Question

Two identical conducting spheres, fixed in place, attract each other with an electrostatic force of -0.6825 N when separated by 50 cm, center-to-center. The spheres are then connected by a thin conducting wire. When the wire is removed, the spheres repel each other with an electrostatic force of 0.1986 N. What were the initial charges on the spheres? Since one is negative and you cannot tell which is positive or negative, there are two solutions. Take the absolute value of the charges and enter the smaller value AND larger value.

Answer 1

Ans:-

Given data Fa = -0.6825N , r = 50cm = 0.5m,Fr = 0.1986N

Let the charges on the spheres be q1 and q2. If the force of attraction between them has magnitude 0.6825 N, then Coulomb’s law gives us

F = k |q1q2|/r^2

= 9*10^9*|q1q2|/0.5^2 = 0.6825

|q1q2| = 0.6825*0.5^2/9*10^9 = 1.896*10^-11C^2 = 1.9*10^-11

But since we are told that the charges attract one another, we know that q1 and q2 have opposite signs and so their product must be negative.
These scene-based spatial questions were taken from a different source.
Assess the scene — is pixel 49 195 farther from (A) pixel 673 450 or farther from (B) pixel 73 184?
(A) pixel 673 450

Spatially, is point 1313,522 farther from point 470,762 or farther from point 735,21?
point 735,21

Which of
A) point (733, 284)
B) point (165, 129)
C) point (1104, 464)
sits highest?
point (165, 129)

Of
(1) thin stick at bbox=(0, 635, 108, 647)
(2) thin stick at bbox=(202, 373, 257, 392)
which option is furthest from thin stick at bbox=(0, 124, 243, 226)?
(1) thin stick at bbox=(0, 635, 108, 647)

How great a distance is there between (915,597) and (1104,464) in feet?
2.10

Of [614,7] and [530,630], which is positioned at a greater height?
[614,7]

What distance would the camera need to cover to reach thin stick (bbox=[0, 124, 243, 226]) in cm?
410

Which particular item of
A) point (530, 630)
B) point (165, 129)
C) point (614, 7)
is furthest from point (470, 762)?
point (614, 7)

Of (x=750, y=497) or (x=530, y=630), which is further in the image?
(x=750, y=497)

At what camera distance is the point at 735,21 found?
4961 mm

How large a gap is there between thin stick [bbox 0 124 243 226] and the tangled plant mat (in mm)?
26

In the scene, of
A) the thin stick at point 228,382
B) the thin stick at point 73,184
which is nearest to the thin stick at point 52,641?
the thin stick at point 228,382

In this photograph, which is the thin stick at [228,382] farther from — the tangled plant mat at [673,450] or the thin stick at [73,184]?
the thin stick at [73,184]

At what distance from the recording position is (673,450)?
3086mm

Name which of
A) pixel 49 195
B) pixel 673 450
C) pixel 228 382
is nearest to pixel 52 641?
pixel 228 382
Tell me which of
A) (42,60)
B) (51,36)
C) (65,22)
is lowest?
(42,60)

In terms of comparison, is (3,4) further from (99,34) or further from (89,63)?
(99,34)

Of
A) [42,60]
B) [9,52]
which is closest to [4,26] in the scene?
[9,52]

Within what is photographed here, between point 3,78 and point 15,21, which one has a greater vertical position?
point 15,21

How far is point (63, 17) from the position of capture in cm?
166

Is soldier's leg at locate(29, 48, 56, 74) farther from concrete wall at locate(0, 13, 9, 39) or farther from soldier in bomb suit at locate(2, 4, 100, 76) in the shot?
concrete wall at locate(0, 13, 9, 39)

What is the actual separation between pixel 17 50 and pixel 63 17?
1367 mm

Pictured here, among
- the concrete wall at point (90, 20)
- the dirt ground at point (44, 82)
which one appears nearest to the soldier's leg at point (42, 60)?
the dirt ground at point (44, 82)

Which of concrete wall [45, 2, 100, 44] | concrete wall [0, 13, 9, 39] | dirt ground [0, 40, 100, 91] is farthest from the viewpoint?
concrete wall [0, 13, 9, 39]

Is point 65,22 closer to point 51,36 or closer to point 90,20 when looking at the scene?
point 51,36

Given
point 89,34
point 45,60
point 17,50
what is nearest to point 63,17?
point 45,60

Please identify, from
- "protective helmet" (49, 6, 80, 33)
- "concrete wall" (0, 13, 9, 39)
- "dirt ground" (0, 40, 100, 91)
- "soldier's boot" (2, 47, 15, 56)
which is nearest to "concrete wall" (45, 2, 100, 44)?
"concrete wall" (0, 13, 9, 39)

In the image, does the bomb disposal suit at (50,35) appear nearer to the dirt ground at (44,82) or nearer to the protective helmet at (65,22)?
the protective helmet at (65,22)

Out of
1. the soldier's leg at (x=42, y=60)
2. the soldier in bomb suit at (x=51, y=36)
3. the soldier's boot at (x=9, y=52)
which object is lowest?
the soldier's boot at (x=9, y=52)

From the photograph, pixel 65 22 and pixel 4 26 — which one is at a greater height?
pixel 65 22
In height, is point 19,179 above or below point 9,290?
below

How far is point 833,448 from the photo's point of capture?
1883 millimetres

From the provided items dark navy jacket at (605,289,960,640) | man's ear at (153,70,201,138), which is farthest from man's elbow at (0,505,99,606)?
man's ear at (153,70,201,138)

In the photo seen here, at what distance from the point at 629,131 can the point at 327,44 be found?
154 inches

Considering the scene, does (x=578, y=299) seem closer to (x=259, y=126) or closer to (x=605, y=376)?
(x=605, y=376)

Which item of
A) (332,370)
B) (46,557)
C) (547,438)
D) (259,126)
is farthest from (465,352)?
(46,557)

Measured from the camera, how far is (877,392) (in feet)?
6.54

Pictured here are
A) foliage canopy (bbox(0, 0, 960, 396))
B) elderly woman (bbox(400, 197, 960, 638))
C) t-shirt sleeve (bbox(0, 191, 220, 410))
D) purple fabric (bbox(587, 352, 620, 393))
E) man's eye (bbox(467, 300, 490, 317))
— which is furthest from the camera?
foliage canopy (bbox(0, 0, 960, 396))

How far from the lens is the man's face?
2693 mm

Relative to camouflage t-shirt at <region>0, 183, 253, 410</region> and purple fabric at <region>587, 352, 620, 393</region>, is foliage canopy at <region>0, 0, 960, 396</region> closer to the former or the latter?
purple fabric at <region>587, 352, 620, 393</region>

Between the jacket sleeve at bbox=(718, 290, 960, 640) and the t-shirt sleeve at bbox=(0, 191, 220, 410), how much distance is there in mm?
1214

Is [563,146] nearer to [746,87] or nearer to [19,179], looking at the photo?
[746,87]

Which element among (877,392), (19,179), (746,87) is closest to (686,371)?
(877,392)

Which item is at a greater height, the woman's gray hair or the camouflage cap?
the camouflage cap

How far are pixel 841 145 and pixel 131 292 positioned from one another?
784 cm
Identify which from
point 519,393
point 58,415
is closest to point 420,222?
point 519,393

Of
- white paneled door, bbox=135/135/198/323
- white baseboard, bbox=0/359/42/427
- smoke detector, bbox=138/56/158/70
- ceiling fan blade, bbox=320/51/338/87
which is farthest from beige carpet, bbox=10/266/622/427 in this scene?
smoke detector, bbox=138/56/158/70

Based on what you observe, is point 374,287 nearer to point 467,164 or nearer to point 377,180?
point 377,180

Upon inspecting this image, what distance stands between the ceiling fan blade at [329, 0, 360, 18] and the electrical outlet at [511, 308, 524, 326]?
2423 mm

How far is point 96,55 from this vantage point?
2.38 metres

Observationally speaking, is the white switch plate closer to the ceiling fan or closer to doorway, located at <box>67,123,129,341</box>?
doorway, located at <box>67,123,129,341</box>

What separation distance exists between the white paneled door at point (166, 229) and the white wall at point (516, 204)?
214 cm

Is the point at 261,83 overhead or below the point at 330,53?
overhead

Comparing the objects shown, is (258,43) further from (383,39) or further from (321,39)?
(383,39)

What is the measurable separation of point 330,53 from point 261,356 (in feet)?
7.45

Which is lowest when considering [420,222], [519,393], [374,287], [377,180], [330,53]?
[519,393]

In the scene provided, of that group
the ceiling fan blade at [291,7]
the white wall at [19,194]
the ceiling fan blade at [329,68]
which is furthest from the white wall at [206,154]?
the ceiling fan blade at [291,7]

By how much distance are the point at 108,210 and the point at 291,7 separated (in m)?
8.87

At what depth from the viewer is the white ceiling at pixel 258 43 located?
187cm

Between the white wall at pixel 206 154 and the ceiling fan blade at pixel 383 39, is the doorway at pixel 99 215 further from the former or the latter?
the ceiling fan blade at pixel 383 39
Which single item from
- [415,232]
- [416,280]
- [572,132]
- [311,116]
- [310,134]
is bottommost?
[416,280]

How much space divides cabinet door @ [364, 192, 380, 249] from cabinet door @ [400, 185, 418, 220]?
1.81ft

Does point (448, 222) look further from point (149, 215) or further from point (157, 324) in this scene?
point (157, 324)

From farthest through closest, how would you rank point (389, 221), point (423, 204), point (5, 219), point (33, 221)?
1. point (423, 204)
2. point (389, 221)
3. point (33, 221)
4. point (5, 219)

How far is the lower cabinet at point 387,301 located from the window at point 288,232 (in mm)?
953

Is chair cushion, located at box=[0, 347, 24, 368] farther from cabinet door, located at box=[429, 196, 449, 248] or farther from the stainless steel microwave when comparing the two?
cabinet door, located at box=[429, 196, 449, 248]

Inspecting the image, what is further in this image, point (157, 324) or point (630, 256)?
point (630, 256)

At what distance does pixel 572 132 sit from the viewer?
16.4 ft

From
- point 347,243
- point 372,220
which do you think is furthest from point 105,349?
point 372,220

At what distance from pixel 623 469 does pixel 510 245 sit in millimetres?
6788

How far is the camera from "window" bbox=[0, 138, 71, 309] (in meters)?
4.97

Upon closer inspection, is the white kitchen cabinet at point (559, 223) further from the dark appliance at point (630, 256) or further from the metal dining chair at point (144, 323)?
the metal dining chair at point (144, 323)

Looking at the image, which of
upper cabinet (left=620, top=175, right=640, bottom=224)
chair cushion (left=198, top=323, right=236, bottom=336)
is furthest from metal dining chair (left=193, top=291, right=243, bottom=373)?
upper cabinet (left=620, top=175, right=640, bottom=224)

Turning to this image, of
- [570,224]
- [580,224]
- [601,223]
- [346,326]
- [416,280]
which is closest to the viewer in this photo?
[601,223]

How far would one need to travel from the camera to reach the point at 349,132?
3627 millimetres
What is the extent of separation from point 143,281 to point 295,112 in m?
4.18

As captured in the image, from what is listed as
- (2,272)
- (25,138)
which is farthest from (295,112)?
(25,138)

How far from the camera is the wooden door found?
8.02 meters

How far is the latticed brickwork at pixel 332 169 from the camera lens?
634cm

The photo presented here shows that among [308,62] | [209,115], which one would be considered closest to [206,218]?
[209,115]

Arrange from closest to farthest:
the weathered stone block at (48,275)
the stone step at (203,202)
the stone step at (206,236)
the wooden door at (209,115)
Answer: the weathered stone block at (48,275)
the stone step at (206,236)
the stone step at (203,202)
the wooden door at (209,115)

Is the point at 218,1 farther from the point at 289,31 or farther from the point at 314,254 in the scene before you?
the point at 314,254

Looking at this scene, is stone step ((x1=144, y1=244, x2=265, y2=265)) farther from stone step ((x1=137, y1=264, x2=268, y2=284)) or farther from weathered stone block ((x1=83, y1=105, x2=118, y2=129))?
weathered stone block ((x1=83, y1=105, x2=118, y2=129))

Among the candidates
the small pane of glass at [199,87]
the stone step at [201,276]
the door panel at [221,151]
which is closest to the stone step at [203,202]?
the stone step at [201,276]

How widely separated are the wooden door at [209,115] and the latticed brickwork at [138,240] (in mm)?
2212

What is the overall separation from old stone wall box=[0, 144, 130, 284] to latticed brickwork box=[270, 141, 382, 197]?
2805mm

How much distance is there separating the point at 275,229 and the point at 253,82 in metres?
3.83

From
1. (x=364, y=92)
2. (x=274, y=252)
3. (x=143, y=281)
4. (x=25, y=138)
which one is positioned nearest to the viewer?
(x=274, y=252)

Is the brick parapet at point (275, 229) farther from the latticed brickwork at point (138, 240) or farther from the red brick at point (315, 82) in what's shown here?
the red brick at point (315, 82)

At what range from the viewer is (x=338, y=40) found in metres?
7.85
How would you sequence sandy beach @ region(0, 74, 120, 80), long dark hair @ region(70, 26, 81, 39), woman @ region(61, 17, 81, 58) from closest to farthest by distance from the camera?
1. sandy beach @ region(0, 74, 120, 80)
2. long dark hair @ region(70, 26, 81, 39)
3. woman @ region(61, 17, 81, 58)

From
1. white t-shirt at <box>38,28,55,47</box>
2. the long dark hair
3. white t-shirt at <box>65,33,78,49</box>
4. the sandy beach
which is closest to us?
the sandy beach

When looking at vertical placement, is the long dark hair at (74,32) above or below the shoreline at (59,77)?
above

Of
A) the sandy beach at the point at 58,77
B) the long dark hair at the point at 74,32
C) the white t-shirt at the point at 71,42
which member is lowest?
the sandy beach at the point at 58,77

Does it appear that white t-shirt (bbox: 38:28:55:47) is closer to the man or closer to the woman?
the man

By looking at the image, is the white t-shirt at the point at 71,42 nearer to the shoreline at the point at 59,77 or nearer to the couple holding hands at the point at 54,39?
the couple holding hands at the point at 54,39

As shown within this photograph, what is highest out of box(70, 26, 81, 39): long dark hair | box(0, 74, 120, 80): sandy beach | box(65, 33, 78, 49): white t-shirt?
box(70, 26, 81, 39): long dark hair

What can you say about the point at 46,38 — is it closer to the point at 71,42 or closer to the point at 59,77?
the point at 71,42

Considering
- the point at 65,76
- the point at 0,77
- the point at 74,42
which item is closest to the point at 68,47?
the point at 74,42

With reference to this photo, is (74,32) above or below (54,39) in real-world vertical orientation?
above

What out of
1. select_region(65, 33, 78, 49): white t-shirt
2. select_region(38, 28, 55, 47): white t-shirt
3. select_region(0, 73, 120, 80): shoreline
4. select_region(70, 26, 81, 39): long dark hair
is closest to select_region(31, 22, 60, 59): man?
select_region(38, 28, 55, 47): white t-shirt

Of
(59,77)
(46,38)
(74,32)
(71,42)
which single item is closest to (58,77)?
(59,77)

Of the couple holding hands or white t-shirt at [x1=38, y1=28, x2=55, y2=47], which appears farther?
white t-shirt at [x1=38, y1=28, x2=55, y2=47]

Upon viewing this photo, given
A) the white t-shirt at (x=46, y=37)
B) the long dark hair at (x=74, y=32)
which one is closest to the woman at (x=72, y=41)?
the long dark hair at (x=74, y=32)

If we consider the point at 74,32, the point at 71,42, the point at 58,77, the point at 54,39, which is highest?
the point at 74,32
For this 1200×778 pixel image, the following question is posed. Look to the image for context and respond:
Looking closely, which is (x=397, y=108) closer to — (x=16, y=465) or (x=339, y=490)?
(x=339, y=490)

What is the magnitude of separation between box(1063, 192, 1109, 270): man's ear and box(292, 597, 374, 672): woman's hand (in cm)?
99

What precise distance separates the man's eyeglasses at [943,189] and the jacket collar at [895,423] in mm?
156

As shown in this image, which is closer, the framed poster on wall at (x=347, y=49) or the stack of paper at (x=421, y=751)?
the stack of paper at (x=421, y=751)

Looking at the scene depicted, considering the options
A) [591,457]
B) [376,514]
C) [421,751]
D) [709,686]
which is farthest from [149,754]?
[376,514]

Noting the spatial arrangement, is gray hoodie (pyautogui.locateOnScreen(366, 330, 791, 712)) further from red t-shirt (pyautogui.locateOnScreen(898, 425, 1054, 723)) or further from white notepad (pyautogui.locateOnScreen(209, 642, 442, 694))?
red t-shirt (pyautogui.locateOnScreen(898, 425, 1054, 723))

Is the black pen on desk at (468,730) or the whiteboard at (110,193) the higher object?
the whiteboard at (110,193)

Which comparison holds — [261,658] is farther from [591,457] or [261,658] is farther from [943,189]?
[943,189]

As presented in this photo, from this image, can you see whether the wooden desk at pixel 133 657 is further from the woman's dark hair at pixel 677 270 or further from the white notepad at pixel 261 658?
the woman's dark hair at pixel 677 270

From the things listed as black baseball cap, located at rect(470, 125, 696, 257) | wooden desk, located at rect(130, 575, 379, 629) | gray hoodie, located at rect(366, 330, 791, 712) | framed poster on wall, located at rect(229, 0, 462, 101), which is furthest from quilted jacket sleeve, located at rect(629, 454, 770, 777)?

So we can drop the absolute value sign

q1q2 = -1.9*10^-11

Then the two spheres are joined by a wire. The charge is now free to re–distribute itself between the two spheres. If the new charge on each sphere is Q, then

Q + Q = 2Q = q1 + q2

The force of repulsion between the spheres is now 0.1986 N, so that

F = KQ^2 /r^2 = 9*10^9 *Q^2/0.5^2 = 0.1986

Q^2 = 0.1986*0.5^2/9*10^9 =5.5*10^-12

We don’t know what the sign of Q is, so we can only say:

Q = (+-)2.34*10^-6

q1 + q2 = 2Q = (+-)4.8*10^-6

First, choosing the + sign

q2 = 4.8*10^-6 - q1…………………………….1

q1 *(4.8*10^-6 –q1) = -1.9*10^-11

which we can rewrite as

q1^2 – 4.8*10^-6q1 - 1.9*10^-11 = 0

which is a quadratic equation for q1. When we find the solutions; we get:

q1 = -2.58*10^-6 C 0r 7.4*10^-6 C

Putting these possibilities into 1 we find

q2= 7.38*10^-6 or -2.6*10^-6C

but these really give the same answer: One charge is −2.6*10^−6 C and the other is +7.38 * 10^−6 C.